Imagine this scenario.

You are the person (A) standing on the side walk, waiting for your friend. A walker passing by laughs at you and quietly goes ahead. You are surprised. You look at your dress and find it OK. You pull out a small hand mirror from your hand bag and look at your face. Nothing wrong. You are puzzled, offended and angry at the walker. Why did he laugh at me? What is wrong with me? Thoughts are racing in your mind. But you can do nothing but keep watching the walker moving ahead.

A few yards ahead, there is another person (B) standing on the side walk. As the walker goes past  (B), he laughs at (B) also.  You find absolutely nothing about (B) to laugh at. You are less worried and more curious now. What is going on here?

A few yards ahead there is another person (C) standing on the side walk. The walker looks at (C) and laughs like he laughed at you and (B). You find nothing wrong with (C). What would you think now? You won’t be worried any more at the behavior of the walker and its impact on your own self because it is now very clear that he is crazy. How did you make this great discovery? By making a reality check when the walker laughed at you, at B and C. By continuing to watch the walker’s behavior when you found it unusual. By not immediately berating yourself when the walker cast a doubt on you.

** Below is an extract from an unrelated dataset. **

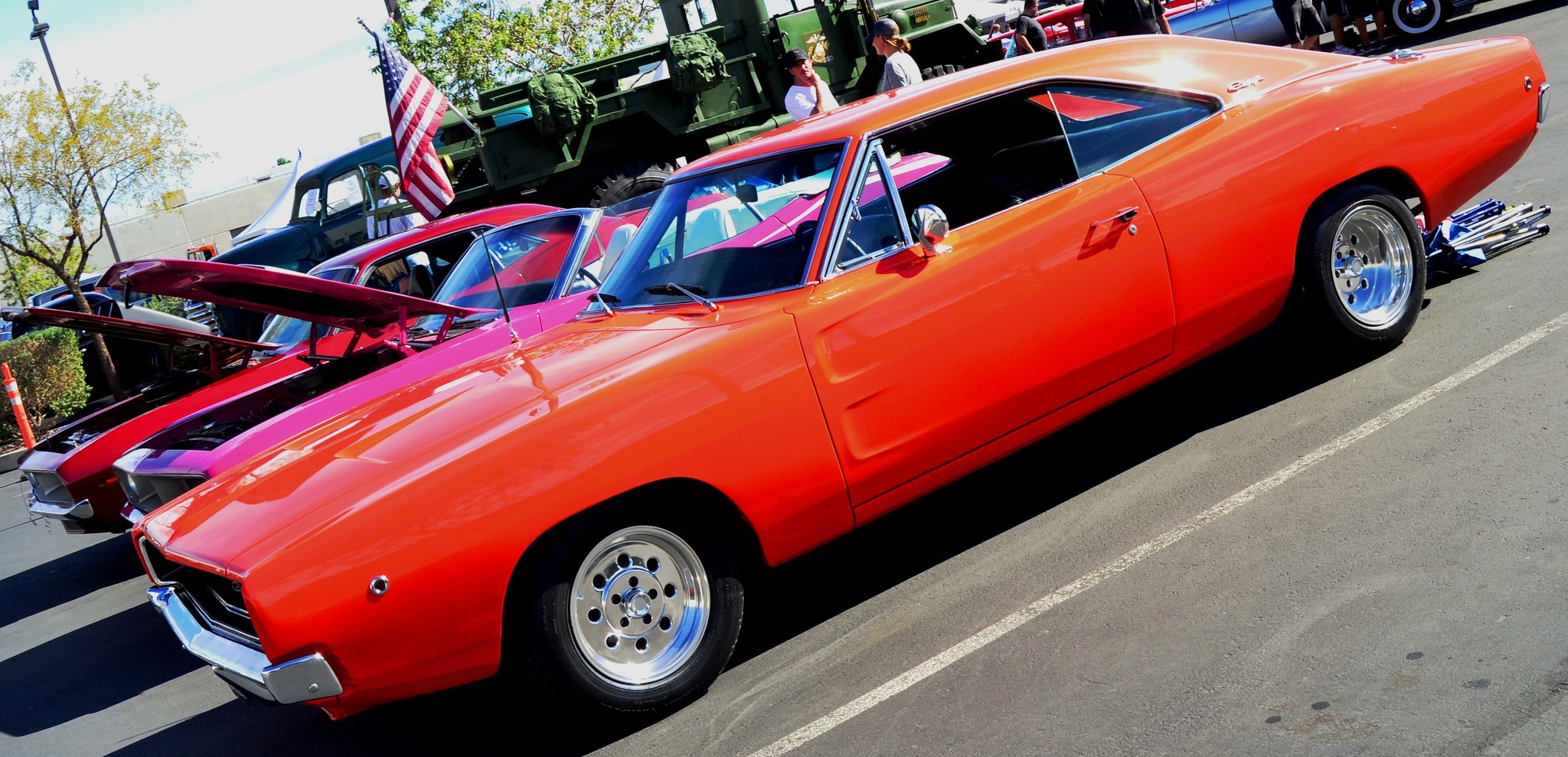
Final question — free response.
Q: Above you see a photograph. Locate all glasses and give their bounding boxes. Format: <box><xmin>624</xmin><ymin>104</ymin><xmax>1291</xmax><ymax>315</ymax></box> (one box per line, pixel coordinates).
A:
<box><xmin>1033</xmin><ymin>5</ymin><xmax>1039</xmax><ymax>9</ymax></box>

  • I made up the above story in the year 2000, when a senior colleagues in my maintenance department came to my room with a serious complaint about the insulting behavior of the Production manager who was senior in rank. That manager was in the habit of talking down in an irritating manner to the managers of the maintenance department, in the daily production meeting. After hearing the story, my colleague cooled down, smiled and looked totally relieved of his stress.
  • After 11 years, in 2011,  I repeated the same story to a woman attending my follow up classes, to overcome her stress at work due to the bad behavior of her boss. He was often verbally abusive, not only with her but with all her coworkers in the office, even in the presence of visitors. She was on the point of an emotional break down. After hearing this story, she was immediately relieved. Though she knew that the problem is with her boss and not with her or any of her coworkers, she was feeling miserable. To make the healing message of this story support her in the office, I crumpled up a small colored paper and placed on my head, and spoke to her abusively, acting like her boss. I said the bug sitting on top of my head is making me behave abusively not only with her but with every one in the office, A, B, C and D.  I asked her to keep the crumpled paper on her desk every day and frequently look at it. It would remind her throughout the day, that her boss has a bug on his head and there is nothing wrong with her. When she came after a week for the next class, she said that looking at the the symbol of the bug on her table was helping her remain cool when her boss was acting crazy and blaming her for no reason or an insignificant reason. Her coworkers who did not know what the crumpled paper meant for her, told her to throw away the trash paper sitting on her table. But she kept smiling and ignored them.